Neue Methode des Feedforward-3D-Gauss-Sprays: Zhejiang-Universität Team schlägt "Voxelausrichtung" zur Fusion von 2D-Informationen aus mehreren Perspektiven im 3D-Raum vor

Überwindung der beiden größten Engpässe bei der Vorwärts-Rekonstruktion

In today's era when 3D reconstruction is increasingly moving towards engineering applications, Feed-Forward 3D Gaussian Splatting (Feed-Forward 3DGS) is rapidly moving towards industrialization.

However, existing feed-forward 3DGS methods mainly adopt the "pixel-aligned" strategy, which maps each 2D pixel individually to one or more 3D Gaussians.

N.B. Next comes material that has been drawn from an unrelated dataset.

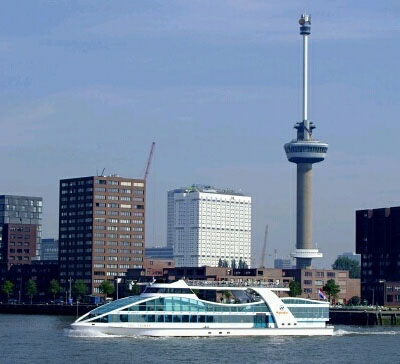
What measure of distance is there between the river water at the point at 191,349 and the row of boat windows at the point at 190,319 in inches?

This approach seems intuitive, but it still faces two non-negligible "ceilings": it is difficult to precisely align 2D features in 3D space, and the number of Gaussian primitives is tightly bound to the pixel grid, making it impossible to allocate them intelligently according to the complexity of the scene.

VolSplat boldly abandons the inherent paradigm of pixel alignment and proposes a feed-forward framework of "voxel-aligned": by fusing view information in 3D space, it fundamentally breaks the deadlock, making high-quality multi-view rendering more robust, efficient, and easier to engineer.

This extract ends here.